Requirements — Output the lines of the listing below as a JSON list of strings, one string per line and blank lines omitted, starting from the very first line and ending with the line containing "Answer: point 21,105", both included.

Data to process —
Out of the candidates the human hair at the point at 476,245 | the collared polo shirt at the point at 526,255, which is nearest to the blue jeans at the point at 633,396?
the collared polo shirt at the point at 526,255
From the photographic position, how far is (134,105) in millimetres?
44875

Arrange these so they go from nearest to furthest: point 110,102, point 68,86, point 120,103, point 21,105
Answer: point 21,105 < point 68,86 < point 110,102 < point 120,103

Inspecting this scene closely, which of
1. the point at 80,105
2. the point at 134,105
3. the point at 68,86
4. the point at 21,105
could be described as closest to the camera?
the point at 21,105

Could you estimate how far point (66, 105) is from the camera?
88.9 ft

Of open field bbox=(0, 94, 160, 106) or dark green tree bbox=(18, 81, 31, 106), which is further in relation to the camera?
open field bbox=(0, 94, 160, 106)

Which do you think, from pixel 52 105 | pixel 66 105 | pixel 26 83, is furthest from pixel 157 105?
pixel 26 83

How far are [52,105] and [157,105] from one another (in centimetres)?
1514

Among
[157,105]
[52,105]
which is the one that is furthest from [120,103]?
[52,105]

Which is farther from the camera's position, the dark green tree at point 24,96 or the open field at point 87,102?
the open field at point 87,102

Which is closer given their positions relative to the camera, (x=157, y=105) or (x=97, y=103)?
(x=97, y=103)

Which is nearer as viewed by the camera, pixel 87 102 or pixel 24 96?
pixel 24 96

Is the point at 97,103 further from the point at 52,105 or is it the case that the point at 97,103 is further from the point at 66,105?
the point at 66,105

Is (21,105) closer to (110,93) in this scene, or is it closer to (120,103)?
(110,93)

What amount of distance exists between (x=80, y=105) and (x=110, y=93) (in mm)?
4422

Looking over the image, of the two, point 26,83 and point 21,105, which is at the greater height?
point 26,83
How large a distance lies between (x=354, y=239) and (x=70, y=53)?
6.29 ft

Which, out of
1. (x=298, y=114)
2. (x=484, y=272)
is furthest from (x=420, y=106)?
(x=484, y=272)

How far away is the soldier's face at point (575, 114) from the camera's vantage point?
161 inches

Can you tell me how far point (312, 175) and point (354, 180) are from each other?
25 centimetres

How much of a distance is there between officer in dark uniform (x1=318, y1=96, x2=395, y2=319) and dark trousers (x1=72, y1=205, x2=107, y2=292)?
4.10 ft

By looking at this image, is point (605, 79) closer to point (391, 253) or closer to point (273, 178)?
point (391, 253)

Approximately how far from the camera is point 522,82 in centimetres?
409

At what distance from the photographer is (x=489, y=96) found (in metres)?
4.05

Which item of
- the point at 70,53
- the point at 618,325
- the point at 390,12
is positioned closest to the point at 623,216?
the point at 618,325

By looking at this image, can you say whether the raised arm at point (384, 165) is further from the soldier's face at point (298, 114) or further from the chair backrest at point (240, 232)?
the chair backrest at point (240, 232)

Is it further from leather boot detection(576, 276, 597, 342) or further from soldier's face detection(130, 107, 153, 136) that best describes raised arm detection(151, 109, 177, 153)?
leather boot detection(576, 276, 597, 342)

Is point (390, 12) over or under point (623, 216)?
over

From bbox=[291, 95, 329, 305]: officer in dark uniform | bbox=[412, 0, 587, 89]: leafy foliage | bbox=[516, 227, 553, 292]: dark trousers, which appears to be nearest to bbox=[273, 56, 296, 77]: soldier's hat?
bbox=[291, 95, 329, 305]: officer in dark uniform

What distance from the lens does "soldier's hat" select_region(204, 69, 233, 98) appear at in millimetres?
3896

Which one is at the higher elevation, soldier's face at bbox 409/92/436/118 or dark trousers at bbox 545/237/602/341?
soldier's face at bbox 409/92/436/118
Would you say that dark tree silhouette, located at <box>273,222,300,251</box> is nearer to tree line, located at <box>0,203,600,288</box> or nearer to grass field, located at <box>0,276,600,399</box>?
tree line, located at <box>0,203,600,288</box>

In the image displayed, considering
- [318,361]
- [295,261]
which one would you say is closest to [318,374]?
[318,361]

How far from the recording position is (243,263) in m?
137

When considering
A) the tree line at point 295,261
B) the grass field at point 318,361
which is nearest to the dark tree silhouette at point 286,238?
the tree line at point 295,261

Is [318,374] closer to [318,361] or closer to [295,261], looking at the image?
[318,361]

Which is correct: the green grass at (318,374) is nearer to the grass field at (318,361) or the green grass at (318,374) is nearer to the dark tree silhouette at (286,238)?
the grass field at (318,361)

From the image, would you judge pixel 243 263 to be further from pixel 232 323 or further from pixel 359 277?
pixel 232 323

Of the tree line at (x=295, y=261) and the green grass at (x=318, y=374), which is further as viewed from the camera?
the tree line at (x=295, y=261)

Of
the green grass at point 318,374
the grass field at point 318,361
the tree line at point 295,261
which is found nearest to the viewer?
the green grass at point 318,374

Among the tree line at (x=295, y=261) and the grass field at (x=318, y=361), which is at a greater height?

Expected answer —
[
  "Out of the candidates the human hair at the point at 476,245 | the collared polo shirt at the point at 526,255, which is nearest to the blue jeans at the point at 633,396?",
  "the collared polo shirt at the point at 526,255",
  "From the photographic position, how far is (134,105) in millimetres?",
  "44875",
  "Arrange these so they go from nearest to furthest: point 110,102, point 68,86, point 120,103, point 21,105",
  "Answer: point 21,105 < point 68,86 < point 110,102 < point 120,103"
]